[Stored data]
*** Block opens ***
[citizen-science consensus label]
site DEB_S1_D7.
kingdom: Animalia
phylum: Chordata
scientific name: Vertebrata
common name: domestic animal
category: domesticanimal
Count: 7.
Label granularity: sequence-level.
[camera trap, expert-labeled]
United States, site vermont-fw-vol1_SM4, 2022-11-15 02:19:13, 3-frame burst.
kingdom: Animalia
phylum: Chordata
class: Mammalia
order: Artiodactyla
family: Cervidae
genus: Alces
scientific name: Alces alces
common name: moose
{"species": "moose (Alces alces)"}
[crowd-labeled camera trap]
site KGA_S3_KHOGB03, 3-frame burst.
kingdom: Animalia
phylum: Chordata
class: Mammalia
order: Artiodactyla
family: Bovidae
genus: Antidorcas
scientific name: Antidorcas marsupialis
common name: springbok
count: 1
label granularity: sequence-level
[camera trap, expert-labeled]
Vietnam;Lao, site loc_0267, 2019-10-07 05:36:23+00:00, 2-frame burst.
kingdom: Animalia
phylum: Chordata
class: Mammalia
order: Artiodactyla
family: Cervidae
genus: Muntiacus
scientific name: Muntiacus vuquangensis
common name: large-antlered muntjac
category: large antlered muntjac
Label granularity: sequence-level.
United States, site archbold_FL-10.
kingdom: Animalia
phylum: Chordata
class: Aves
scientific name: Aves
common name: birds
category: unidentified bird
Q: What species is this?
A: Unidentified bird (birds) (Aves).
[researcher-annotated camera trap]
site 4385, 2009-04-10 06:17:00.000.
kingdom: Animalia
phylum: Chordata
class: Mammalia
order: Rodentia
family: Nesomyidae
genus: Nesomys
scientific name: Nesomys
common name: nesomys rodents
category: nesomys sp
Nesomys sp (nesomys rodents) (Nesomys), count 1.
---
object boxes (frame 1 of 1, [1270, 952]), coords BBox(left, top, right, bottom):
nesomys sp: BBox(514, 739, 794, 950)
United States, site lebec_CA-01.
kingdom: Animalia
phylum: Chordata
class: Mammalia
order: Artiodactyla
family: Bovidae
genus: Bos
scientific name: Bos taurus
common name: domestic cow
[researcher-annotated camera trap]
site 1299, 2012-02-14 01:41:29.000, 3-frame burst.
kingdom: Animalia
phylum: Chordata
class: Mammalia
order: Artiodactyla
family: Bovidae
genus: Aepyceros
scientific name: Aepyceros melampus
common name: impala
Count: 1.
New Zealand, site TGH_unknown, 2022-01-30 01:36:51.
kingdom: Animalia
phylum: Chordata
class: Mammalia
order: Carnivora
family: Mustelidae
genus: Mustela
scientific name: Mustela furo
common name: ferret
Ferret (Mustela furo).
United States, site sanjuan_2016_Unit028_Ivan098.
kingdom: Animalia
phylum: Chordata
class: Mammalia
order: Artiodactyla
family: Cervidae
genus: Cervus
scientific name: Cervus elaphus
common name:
*** Block closes ***
For the word "burst", find every line in the data that holds it and copy that line.

United States, site vermont-fw-vol1_SM4, 2022-11-15 02:19:13, 3-frame burst.
site KGA_S3_KHOGB03, 3-frame burst.
Vietnam;Lao, site loc_0267, 2019-10-07 05:36:23+00:00, 2-frame burst.
site 1299, 2012-02-14 01:41:29.000, 3-frame burst.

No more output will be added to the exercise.